American and Saudi Arabian officials on Thursday said they were asking the United Nations to add four branches of an Islamic charity to the UN list of groups whose assets are to be blocked as part of the war on Osama bin Laden's Al Qaeda network.
"By working together to take action today and calling on the United Nations to do the same, our two countries send a clear message: those who hide intentions of terror behind a veil of benevolence and charity will not escape justice from the international community," said US Treasury Secretary John Snow in a prepared statement.

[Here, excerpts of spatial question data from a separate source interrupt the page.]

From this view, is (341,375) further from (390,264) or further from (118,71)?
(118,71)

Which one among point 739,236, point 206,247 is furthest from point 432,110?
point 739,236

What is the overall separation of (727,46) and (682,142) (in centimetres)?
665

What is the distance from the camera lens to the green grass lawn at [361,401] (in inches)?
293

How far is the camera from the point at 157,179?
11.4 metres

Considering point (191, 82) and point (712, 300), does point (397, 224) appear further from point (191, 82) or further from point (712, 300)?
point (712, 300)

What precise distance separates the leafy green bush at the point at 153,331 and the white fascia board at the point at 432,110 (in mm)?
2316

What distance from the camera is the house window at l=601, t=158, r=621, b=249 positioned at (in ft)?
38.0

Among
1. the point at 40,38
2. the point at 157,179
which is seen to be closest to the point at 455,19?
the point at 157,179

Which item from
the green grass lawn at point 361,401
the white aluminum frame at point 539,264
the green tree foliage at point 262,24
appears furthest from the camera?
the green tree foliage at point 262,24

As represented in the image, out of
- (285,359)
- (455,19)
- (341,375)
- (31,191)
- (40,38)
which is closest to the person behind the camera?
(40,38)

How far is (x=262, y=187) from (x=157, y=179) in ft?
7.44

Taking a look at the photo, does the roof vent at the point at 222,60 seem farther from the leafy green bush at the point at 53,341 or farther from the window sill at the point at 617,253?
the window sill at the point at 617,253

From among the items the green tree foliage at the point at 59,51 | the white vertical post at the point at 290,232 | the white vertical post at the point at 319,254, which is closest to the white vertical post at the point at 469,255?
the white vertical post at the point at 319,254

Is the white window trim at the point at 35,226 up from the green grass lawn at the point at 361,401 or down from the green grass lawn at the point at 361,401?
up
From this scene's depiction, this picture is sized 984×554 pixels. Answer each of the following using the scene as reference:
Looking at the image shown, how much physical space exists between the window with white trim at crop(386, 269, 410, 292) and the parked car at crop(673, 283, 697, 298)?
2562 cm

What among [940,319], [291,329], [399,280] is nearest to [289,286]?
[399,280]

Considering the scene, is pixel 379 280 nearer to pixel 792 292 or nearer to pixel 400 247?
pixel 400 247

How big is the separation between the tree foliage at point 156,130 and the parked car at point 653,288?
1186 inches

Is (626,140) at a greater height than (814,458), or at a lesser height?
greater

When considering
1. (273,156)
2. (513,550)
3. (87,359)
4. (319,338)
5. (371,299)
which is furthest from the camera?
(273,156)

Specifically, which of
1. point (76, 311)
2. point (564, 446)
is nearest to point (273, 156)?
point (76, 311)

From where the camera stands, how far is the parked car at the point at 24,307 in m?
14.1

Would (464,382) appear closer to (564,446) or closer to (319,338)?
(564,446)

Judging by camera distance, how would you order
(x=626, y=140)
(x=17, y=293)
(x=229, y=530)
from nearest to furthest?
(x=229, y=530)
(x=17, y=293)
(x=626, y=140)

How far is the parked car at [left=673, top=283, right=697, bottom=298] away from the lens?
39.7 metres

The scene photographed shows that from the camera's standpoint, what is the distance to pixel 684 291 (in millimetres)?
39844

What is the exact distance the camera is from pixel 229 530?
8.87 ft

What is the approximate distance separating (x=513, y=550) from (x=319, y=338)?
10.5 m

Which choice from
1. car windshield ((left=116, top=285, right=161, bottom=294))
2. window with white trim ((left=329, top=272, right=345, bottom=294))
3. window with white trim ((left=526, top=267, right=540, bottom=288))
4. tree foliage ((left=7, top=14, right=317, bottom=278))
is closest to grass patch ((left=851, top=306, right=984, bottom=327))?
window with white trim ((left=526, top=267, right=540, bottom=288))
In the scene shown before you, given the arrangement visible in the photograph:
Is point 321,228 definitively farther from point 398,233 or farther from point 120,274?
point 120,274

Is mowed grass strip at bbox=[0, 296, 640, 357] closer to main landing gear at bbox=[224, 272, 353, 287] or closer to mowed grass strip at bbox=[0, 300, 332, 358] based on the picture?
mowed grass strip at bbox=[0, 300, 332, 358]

By adding branches of the Saudi charity Al-Haramain Islamic Foundation in Indonesia, Kenya, Tanzania and Pakistan to the US blocking list, American banks are required to check their records and freeze any assets they find belonging to those offices. Calling for the offices to be added to the UN list is meant to trigger a similar search globally.
The Saudi government ordered Al-Haramain to close all of its overseas branch offices in 2003, the US Treasury said, but "continued monitoring by the United States and Saudi Arabia" showed the offices or their officials either continued to operate or had made plans to get around the move.
Thursday's action was not the first time an Al-Haramain office has been on the US blacklist. In March 2002, the United States added Al-Haramain offices in Somalia and Bosnia-Herzegovina to its terror finance blacklist.